COMPLETE THE FOLLOWING:
• 1. Reproduce, word for word, the part of the personal blog excerpt that opens with the words "I don’t know where" and closes with "really how it started.".
• 2. Answer these questions from the personal blog excerpt:
(a) According to the sentences that follow "It's like…", what does the writer want?
(b) In which book did the writer wish the artwork had been printed?
(c) Where is the writer's copy of the artwork?

But I guess it has come full circle and now I feel somewhat imprisoned by those feelings that at one time felt so freeing and liberating. Because I keep craving those things.

He has NEVER bored me. He has never made me tired and he has never stopped being a curiosity to me.

I live in hope that my awareness of my emotional stupidity is the thing that sees me through it. But I also fear a feeling of a loss. That I need to walk away from it all. That before I drown, I should try and get myself out of the water. Instead of just praying he’ll reach out to me with a hand, with a fingertip to say “I won’t let you drown.”

It’s like… I want permission. I want permission to love him. I want to know that it’s okay that I do. And that he doesn’t see me as odd or strange, or thinks I’m weird or an idiot, or worst of all – pities me. That he understands. That he cares that I care! But how can I expect that of him?

I don’t know where I go from here. I feel I should talk about it because… because supposedly it helps to talk? I worry about “exposing” myself.

I don’t know how to end this post.

And Then It Continued…

Sharing the things that make/made me most happy. This is how it started. I titled this “And Then It Continued…” but this is really how it started.

I loved this “artwork” so much. And I couldn’t believe that he liked it as much as I did. For that I will be forever grateful. I wish it would have got printed in the Heart Of The Crowd book. It was all I wanted in there. Just the piece. Not even any words. But for want of the photo of it being printed – the words had to suffice.

Does he still have his copy on a wall? I can only ever hope. Or lie to myself that yes, it’ll be there. Somewhere.

I know my copy is still on my bedroom wall. And always will be. All the days of my life. It’ll be going nowhere. And I guess that’s the thing.

I’ll always have mine with me. That’s it.

It Feels Like The End

I don’t know what this is any more. I obviously want it to be more than it is. More than it can be.

I’m too emotionally invested in this thing. I have been for years now. And I have been too frightened to cut the ties completely. Still praying to be liked. Still praying for something more. Still praying to be a “real fan” was enough.

DATA ENTRIES:

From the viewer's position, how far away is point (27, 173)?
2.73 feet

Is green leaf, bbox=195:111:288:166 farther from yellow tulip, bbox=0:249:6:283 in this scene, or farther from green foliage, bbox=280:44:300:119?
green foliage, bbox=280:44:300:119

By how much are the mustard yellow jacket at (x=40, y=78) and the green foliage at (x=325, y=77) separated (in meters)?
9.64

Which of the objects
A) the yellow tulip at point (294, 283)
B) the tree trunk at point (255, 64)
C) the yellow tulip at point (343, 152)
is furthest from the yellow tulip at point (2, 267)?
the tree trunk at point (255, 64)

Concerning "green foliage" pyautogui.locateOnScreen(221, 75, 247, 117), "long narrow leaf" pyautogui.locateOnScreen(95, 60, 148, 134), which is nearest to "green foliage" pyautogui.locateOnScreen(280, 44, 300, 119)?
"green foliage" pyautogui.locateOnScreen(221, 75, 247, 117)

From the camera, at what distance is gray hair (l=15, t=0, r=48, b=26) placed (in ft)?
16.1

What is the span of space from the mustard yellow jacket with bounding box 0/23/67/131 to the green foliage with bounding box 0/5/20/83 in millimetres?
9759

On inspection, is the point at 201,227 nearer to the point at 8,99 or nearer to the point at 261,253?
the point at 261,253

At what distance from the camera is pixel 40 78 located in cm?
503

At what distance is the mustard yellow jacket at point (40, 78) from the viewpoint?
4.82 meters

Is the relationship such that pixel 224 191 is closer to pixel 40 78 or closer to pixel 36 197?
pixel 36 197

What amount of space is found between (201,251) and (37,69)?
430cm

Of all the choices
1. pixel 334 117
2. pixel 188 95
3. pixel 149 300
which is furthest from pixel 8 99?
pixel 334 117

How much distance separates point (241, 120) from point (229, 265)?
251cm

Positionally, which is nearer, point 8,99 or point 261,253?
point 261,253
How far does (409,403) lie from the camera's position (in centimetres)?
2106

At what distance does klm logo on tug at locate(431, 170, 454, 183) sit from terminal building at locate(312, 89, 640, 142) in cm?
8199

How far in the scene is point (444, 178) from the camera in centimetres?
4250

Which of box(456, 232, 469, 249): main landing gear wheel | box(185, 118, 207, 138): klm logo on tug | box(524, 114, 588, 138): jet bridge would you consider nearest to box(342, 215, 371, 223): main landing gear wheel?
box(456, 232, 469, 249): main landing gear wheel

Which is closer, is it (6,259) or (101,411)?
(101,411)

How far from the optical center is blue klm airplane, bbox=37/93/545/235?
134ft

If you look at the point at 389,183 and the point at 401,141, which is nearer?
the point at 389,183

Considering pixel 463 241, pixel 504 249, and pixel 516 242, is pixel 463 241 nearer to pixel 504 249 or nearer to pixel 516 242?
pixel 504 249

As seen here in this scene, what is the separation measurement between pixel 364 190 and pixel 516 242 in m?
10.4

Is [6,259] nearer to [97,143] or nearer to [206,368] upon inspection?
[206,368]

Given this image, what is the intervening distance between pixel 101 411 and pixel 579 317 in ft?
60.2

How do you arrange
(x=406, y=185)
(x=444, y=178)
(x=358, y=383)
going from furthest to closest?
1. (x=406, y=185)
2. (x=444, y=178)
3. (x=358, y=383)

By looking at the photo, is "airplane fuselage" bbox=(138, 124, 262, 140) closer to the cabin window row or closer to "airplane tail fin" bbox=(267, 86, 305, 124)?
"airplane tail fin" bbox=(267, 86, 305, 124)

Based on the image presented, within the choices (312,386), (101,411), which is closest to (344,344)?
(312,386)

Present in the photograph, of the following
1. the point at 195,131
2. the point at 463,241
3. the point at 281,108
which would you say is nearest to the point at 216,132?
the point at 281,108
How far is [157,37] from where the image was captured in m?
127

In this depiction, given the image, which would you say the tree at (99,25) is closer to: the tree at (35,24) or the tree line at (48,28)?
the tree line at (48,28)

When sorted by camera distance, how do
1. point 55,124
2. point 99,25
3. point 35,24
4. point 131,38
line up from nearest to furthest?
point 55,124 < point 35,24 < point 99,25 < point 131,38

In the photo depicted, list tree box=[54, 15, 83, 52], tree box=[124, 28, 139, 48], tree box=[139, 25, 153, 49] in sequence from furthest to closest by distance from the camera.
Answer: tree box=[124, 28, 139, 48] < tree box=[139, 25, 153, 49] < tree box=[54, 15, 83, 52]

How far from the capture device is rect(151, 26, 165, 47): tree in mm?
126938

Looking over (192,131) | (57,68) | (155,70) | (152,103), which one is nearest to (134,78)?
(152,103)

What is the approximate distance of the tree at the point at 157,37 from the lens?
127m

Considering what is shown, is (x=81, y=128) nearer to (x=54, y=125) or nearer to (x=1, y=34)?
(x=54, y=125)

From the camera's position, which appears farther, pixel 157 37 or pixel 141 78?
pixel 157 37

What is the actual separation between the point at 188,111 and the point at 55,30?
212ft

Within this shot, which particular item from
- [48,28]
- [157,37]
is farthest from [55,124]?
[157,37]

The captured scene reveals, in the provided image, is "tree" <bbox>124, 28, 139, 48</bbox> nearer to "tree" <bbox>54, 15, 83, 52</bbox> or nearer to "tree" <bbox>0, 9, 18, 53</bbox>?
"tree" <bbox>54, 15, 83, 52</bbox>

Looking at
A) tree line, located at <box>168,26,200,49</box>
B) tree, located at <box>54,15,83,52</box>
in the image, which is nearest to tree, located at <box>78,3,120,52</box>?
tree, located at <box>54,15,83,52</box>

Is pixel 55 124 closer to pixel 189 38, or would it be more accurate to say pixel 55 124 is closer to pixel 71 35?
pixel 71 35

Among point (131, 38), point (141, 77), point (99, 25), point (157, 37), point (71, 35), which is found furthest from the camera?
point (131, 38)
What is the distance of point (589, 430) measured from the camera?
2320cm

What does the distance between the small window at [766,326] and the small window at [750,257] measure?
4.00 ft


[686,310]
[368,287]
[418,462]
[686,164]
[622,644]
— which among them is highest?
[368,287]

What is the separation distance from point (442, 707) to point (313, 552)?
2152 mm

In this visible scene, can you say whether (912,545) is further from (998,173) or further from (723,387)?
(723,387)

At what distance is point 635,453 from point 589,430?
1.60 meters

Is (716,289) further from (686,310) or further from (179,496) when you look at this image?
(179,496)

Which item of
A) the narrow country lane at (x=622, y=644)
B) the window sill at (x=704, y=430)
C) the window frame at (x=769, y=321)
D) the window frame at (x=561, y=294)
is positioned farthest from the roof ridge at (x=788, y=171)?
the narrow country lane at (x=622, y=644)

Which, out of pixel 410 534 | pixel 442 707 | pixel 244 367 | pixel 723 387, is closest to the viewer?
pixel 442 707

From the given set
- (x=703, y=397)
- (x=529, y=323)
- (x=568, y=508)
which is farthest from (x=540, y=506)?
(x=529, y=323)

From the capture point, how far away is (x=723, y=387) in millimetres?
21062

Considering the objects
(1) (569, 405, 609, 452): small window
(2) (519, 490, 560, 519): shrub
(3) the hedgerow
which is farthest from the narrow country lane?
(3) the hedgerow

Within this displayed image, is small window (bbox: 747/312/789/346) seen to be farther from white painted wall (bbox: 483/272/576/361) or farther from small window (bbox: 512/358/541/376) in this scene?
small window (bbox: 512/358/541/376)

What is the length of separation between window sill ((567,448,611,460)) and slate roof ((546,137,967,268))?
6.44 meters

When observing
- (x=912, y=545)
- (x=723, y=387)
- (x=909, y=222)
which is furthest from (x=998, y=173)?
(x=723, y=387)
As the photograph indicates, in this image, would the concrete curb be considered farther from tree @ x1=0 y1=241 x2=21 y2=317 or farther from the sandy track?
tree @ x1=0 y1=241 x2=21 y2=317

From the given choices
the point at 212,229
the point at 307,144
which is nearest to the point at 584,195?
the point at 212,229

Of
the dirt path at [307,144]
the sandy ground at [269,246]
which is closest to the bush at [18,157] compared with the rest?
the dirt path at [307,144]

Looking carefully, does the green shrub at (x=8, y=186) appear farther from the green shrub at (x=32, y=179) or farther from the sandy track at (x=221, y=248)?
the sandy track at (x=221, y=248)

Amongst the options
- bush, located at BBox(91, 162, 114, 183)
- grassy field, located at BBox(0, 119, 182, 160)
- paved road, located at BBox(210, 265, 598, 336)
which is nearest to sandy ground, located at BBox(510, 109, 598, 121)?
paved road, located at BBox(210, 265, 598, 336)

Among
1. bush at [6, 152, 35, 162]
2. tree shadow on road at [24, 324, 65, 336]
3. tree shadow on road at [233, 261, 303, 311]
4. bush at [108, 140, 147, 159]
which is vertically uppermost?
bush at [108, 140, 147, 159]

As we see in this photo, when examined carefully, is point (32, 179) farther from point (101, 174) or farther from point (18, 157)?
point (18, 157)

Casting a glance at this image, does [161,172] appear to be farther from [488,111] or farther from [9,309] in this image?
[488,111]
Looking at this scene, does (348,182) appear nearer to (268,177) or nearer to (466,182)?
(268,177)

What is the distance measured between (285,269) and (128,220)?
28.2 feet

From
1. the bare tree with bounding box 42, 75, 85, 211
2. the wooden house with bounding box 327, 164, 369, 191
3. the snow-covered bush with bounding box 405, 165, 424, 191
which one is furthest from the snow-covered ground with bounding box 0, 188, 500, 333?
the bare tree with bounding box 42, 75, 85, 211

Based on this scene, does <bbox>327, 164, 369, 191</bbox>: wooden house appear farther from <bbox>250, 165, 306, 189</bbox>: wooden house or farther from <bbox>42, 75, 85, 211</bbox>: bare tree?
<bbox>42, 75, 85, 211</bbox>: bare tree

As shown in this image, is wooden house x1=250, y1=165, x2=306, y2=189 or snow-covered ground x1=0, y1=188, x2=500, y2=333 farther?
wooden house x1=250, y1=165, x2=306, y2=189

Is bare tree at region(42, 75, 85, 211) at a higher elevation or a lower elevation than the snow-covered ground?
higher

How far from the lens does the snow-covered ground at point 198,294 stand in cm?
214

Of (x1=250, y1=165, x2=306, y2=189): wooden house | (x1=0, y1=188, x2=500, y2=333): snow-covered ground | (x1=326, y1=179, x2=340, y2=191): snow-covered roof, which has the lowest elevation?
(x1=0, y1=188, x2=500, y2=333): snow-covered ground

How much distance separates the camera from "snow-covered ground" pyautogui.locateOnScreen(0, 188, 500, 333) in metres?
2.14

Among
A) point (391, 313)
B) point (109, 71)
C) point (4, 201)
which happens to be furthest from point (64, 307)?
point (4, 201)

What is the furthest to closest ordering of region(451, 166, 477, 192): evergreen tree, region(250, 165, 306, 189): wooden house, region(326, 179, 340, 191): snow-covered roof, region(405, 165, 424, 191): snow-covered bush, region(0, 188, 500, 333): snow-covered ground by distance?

RESULTS OF THE TASKS:
• 1.
I don’t know where I go from here. I feel I should talk about it because… because supposedly it helps to talk? I worry about “exposing” myself.

I don’t know how to end this post.

And Then It Continued…

Sharing the things that make/made me most happy. This is how it started. I titled this “And Then It Continued…” but this is really how it started.

• 2.
(a) Permission to love him.
(b) The Heart Of The Crowd book.
(c) On the writer's bedroom wall.